Rows from a dataset on spatial reasoning:
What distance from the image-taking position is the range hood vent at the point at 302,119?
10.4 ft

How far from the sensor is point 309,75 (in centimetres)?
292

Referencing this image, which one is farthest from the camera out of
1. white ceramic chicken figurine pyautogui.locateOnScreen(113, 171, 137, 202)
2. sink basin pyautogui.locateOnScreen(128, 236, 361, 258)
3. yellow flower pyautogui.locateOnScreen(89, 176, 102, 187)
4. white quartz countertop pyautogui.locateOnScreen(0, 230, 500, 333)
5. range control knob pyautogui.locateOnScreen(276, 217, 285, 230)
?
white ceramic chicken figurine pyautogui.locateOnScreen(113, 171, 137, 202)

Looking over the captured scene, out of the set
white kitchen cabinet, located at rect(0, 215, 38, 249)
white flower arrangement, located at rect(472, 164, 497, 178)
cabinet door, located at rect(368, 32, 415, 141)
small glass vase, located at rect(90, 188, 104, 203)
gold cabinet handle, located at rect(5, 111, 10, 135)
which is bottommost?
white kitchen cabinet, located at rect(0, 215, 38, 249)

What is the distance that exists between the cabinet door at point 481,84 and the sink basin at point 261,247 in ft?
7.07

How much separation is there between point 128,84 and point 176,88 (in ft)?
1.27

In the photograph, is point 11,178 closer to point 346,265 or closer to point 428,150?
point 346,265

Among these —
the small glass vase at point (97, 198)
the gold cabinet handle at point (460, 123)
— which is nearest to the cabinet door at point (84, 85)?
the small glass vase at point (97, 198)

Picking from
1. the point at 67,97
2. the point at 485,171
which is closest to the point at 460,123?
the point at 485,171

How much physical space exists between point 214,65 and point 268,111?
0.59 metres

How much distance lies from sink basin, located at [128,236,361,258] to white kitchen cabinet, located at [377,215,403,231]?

- Exercise task -
Rewrite the part that opens with the line containing "In the photograph, is" and runs through the end of the lines, changing "gold cabinet handle" to "brass cabinet handle" and leaving everything else as it is.

- Answer in full -
In the photograph, is point 11,178 closer to point 346,265 or closer to point 428,150?
point 346,265

Among these —
the small glass vase at point (97, 198)
the brass cabinet handle at point (460, 123)
— which is nearest to the cabinet door at point (84, 85)?
the small glass vase at point (97, 198)

Picking from
1. the point at 67,97
2. the point at 485,171
which is closest to the point at 460,123?
the point at 485,171

How much physical space exists between point 214,65 and point 268,111?
0.59 metres

How much distance lies from sink basin, located at [128,236,361,258] to white kitchen cabinet, located at [377,215,403,231]?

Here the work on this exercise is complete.